Over the years, Bembo had grown used to giving orders. It wasn’t just that he’d been a constable in occupied Forthweg. He’d been a constable long before that, here in Tricarico. People jumped when he told them to jump. They did him favors to stay on his good side. He’d had no trouble getting all sorts of bribes and other sweeteners.

That was over now, and his broken leg had nothing to do with it. The leg was healing as well as it could, though it looked thin as a twig under the splints that protected it. But Algarvians didn’t give orders in Tricarico anymore. The city belonged to the Kuusamans now, and they made who was in charge very plain.

Bembo and Saffa sat at a table in a sidewalk cafe, drinking wine he would have turned up his nose at before the war and eating olives and salted almonds. Saffa’s nose-much cuter than Bembo’s-wrinkled. “What’s that stink?” she asked.

Taking everything into account, Tricarico had been lucky during the war. Devastation had mostly left it alone, and, when the town fell, it fell fast. Having been in Eoforwic, Bembo knew things didn’t have to be that way. The grinding fight there had also left him intimately acquainted with the stench in question. “That’s dead bodies,” he answered, and surprised even himself with how casually the words came out.

“Oh.” Saffa grimaced. “That’s right. Those three in the town square. I’d forgotten.”

“Naughty.” Bembo waggled a forefinger at her. “The Kuusamans don’t want you to forget. They don’t want any of us to forget. That’s why they hanged those three stupid bastards right in the middle of the square four days ago, and it’s why they haven’t taken ‘em down, too.”

“Stupid bastards?” The constabulary sketch artist let out an indignant squawk. “They were patriots, heroes, martyrs.”

“They were cursed fools,” Bembo said. “If you aren’t in the army and you blaze at the people who’ve taken your town and they catch you, this is one of the things that’re liable to happen.” He remembered some of the things that had happened in Eoforwic. Compared to those, hanging was a mercy. Saffa didn’t know about things like that, and didn’t know how lucky she was not to.

“But the Kuusamans are the enemy,” she protested.

“That’s why we have an army-or had an army,” Bembo answered. “Civilians who try to fight against soldiers are what you call free-blazers. If the soldiers catch ‘em, they’re what you call fair game.”

“They were brave,” Saffa said.

“They were bloody dumb,” Bembo told her. “They didn’t do themselves any good, and they didn’t do Algarve any good, either. We don’t have any soldiers in the field anywhere within a hundred miles of here, not any more we don’t.” He threw his hands in the air in a gesture of extravagant despair. “Powers below eat everything, we’ve lost.

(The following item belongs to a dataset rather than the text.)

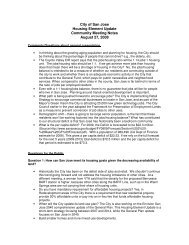 Housing Element Update Community Meeting Notes - City of San Jose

Saffa stared at him. The truth there was obvious. The little slant-eyed soldiers in the streets made it so. Maybe she somehow hadn’t realized everything it meant, though, till he all but shouted in her face. She bit her lip, blinked a couple of times, and quietly began to cry.

“Don’t do that!” Bembo exclaimed. He fumbled for a handkerchief, didn’t find one, and gave her a cafe napkin instead. “Come on, sweetheart. Please don’t do that.” He had a soft spot for weeping women. Most Algarvian men did.

“I can’t help it,” she said, dabbing her eyes. “I don’t think Salamone is ever coming home, not from fighting the horrible Unkerlanters.” Her tears came faster, harder.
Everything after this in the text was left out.